>> START Record list
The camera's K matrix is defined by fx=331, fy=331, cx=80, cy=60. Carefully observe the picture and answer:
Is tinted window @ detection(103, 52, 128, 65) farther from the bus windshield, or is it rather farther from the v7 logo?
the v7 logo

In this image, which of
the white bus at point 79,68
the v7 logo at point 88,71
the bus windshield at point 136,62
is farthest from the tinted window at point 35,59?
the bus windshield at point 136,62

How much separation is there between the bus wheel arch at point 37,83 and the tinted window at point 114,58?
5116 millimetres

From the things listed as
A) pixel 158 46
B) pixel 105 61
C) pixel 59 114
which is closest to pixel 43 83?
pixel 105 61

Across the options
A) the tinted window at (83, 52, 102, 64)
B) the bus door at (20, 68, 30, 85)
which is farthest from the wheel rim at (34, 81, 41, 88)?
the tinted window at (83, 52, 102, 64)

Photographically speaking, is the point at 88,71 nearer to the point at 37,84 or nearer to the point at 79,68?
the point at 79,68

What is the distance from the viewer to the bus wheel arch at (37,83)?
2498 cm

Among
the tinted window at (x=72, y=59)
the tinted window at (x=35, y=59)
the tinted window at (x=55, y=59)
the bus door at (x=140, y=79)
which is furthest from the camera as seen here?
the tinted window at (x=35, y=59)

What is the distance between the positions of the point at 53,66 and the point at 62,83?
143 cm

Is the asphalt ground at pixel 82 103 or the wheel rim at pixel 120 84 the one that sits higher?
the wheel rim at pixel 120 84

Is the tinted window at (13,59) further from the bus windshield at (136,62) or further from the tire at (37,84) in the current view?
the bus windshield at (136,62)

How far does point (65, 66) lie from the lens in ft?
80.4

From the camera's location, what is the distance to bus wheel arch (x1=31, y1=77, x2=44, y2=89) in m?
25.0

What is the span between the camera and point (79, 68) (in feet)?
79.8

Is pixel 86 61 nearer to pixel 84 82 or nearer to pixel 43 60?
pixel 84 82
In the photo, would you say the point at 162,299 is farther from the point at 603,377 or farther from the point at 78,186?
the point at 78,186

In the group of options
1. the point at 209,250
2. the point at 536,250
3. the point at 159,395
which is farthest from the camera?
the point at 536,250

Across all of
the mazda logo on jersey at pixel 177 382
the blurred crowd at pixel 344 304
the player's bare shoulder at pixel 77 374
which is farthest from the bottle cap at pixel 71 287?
>> END Record list
* [What to produce]
Reproduce the listing word for word, from the line containing "Is the tinted" through the end of the listing, including both of those ends.

* [Task response]
Is the tinted window at (13,59) further from the bus windshield at (136,62) or further from the tire at (37,84) in the current view?
the bus windshield at (136,62)

How far does point (65, 66) lie from the lens in ft?
80.4

From the camera's location, what is the distance to bus wheel arch (x1=31, y1=77, x2=44, y2=89) in m?
25.0

What is the span between the camera and point (79, 68) (in feet)?
79.8

Is pixel 86 61 nearer to pixel 84 82 or nearer to pixel 43 60?
pixel 84 82
In the photo, would you say the point at 162,299 is farther from the point at 603,377 or farther from the point at 78,186?
the point at 78,186

In the group of options
1. the point at 209,250
2. the point at 536,250
3. the point at 159,395
which is farthest from the camera?
the point at 536,250

Across all of
the mazda logo on jersey at pixel 177 382
the blurred crowd at pixel 344 304
the player's bare shoulder at pixel 77 374
which is farthest from the bottle cap at pixel 71 287?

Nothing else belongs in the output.